16) Derek Holland, LHP, Texas Rangers (Previous Rank: 14)
17) Carlos Martinez, RHP, St Louis Cardinals (Previous Rank: 13)

One naturally has to wonder whether the Cardinals would be more comfortable moving Martinez to the rotation with a healthy Jason Motte in a set up role—conveniently, he started his rehab stint on Sunday and struck out the side in his inning of work. There’s the whole pesky issue of room, but he is a better option than either Joe Kelly or Tyler Lyons right now.

18) Alex Meyer, RHP, Minnesota Twins (Previous Rank: NR)
Meyer finally makes his long awaited debut on this list, but he certainly doesn’t come without caveats. First, the control. Even on Meyer’s impressive run of late (with 11 strikeouts twice in a row to close out April), he’s walked at least three batters per game. Finally, coming off a season in which he threw fewer than 80 innings, Meyer’s impact is going to have to come from mid-June to mid-August, as the Twins are likely to be very cautious with his innings. That also means pitch counts (and fewer wins/strikeouts as a by-product). So keep your 2014 expectations in check and you won’t be disappointed.

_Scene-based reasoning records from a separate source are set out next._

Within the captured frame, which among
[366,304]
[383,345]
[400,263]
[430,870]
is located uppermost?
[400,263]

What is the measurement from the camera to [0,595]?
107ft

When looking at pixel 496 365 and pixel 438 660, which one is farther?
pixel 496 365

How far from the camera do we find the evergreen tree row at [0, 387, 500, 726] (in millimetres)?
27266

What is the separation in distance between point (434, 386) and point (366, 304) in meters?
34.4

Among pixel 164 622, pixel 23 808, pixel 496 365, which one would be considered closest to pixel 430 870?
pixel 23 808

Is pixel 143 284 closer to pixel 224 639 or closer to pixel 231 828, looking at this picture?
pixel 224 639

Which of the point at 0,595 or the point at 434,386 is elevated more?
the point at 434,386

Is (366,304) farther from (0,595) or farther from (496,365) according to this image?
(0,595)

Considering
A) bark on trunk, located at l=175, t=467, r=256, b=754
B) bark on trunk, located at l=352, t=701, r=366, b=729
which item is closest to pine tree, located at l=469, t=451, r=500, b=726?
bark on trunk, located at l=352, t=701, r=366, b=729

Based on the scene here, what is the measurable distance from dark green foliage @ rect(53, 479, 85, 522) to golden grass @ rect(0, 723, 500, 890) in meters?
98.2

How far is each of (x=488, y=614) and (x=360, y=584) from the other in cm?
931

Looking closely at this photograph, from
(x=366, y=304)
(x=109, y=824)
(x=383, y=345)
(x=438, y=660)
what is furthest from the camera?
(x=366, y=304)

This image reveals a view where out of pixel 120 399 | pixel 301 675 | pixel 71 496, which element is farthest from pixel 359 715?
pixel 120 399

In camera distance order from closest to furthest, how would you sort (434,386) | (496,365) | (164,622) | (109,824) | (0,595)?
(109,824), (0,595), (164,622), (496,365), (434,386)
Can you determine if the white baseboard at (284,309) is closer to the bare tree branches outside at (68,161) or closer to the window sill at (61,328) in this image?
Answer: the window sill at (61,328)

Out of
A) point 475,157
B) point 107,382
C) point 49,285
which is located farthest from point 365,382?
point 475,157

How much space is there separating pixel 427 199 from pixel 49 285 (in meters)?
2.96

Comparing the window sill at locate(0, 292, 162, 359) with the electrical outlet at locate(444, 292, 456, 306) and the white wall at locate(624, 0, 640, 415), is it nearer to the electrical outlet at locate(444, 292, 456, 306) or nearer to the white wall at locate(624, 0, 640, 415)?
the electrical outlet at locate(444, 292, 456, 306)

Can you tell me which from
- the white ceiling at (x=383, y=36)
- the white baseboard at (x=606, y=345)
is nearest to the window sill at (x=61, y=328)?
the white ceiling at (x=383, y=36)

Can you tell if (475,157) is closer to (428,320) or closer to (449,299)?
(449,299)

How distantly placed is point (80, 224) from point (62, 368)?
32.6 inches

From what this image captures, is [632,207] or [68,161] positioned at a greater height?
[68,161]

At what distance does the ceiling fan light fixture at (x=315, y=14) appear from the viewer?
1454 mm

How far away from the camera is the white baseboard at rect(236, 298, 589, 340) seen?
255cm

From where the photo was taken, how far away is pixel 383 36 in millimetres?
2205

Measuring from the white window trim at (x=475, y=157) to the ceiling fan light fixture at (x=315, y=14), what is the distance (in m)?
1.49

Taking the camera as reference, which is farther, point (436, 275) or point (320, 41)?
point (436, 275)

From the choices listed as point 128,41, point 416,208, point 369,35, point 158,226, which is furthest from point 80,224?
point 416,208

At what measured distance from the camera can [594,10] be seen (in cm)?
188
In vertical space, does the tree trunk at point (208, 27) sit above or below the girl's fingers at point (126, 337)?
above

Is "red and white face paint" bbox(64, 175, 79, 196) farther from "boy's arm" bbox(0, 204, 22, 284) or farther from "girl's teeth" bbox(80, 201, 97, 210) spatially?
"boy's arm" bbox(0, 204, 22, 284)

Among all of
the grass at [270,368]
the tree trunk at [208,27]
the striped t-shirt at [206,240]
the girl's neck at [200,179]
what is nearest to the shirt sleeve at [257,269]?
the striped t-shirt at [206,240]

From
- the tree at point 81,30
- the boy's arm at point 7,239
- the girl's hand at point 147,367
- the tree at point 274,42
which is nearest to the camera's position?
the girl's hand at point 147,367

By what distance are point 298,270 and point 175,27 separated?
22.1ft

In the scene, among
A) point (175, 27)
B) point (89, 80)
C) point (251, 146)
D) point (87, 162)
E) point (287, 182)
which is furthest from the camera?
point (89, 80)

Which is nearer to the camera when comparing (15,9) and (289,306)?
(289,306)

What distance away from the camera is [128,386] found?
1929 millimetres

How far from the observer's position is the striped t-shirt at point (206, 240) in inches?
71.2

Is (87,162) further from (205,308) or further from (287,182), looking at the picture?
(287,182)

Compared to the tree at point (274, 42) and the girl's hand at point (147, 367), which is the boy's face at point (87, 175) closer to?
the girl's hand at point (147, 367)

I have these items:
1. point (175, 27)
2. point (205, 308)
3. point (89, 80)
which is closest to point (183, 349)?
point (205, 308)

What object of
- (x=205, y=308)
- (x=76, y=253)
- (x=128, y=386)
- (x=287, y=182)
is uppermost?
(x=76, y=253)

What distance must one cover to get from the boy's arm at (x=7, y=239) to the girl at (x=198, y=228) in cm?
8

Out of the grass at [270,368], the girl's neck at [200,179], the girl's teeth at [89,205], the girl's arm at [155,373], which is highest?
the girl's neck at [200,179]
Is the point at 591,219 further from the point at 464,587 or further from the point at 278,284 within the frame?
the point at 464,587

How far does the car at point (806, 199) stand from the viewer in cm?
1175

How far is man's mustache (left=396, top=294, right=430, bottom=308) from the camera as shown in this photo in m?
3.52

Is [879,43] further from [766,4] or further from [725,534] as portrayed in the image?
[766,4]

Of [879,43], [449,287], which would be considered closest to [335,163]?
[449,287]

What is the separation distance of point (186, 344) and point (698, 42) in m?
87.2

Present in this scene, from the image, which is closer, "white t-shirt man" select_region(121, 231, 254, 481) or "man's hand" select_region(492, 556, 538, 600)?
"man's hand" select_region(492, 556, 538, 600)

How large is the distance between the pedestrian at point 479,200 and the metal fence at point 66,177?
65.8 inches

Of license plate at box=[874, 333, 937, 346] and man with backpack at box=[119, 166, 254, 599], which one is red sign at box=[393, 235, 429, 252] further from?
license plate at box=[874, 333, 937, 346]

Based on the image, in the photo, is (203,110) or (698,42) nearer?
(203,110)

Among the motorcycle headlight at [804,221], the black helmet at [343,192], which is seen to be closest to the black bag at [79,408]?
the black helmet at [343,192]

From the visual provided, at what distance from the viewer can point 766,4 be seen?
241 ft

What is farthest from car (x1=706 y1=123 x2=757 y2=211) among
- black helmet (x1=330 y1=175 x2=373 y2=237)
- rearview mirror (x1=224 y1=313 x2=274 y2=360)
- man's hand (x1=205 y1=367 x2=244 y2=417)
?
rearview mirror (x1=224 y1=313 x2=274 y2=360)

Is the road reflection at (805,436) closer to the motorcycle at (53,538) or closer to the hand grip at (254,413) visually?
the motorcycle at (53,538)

19) Taijuan Walker, RHP, Seattle Mariners (Previous Rank: 15)
20) Matt Wisler, RHP, San Diego Padres (Previous Rank: 23)

With Wisler being promoted to Triple-A this past week, his path the majors just got a little clearer. Fortunately for him, the Padres are still throwing Eric Stults and Robbie Erlin out there every five days. The former won’t stand in the way of a top prospect ready for major league action and the latter can be optioned down to hone his craft. Early June seems more and more realistic now.

21) Arismendy Alcantara, 2B, Chicago Cubs (Previous Rank: 22)
The worse things look for Javier Baez, the better things look for Alcantara. Mostly because there’s a better chance the Cubs have a coconut crab with Darwin Barney’s glove playing second base than Darwin Barney himself in August.

22) Jesse Crain, RHP, Houston Astros (Previous Rank: 14)
Oh, the desperation in the Astros’ pen. Any human form of Jesse Crain would easily be the best option Bo Porter has.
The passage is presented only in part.